Tropical Storm Debby was about 70 miles (115 kilometers) northwest of Havana as of 5 p.m. Saturday, New York time. Maximum sustained winds are running at about 40 miles per hour, with higher gusts. 

“There is no real hindrance for development,” Matt Rinde, a meteorologist with the commercial forecaster AccuWeather Inc., said earlier Saturday. “That water is extremely warm; it is well above average for this time of year. It is going to have a great opportunity to strengthen in there as it goes northward.”

President Joe Biden has been briefed on the storm, and federal emergency officials have prepositioned resources, including water and meals, the White House said. 

While the storm would likely touch off power outages across Florida and the South, it’s tracking too far east to affect offshore oil and natural gas operations in the western Gulf of Mexico, sparing energy markets any great shock. Debby is the fourth storm of the season, which is expected to be one of the most active on record because of the Atlantic’s heat.

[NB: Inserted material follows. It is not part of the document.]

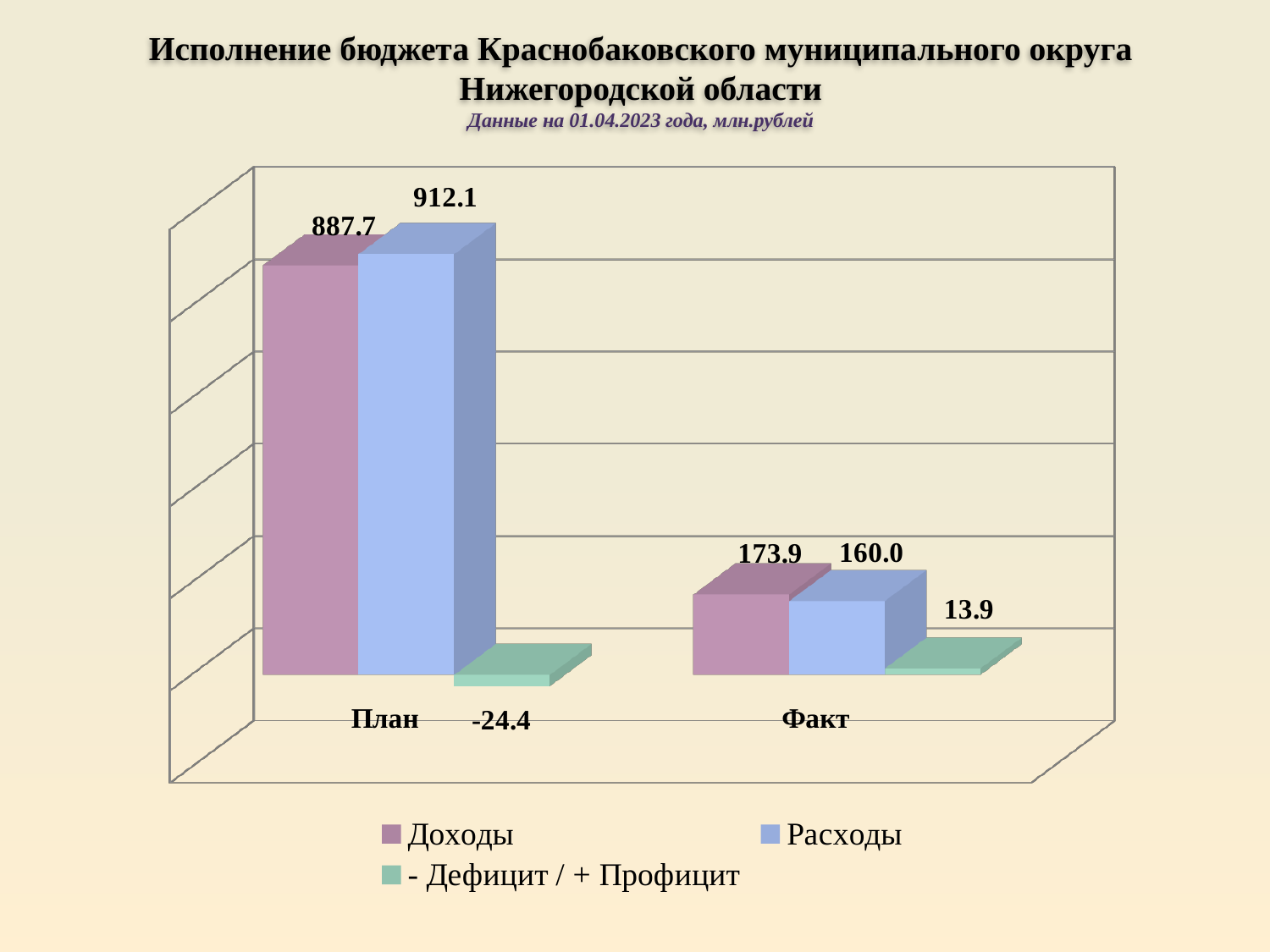
What is the value of Расходы for План? 912.1 What is the value of Расходы for Факт? 160.0 How many categories are shown on the x axis? 2 What is the value of - Дефицит / + Профицит for Факт? 13.9 What kind of chart is shown on the slide? Bar chart Which is larger for План: Доходы or Расходы? Расходы What is the value of - Дефицит / + Профицит for План? -24.4 What is the value of Доходы for Факт? 173.9 How many series does the legend list? 3 Which is larger for Факт: Доходы or Расходы? Доходы What is the difference between Расходы and Доходы for План? 24.4 What is the value of Доходы for План? 887.7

Warm ocean water acts as kindling for storms. Beryl exploded into the earliest Category 5 hurricane seen in the Atlantic when it ripped across the Caribbean before finally making landfall in Texas in July. 

Rinde said AccuWeather believes Debby may reach Category 1 strength on the five-step Saffir-Simpson scale when it makes landfall late Sunday or early Monday in Florida. The big wrinkle is what happens after that, since some outlooks suggest the storm will pass across the US Southeast and then get stuck off the South Carolina coast, where it would bring days of heavy rain to the region.

In addition to high winds, Debby would likely drop upward of 15 inches (38 cm) of rain in parts of Florida and across the Southeast, as well as pushing a storm surge of as much as 5 feet (1.5 meters) into the coast line, the hurricane center said.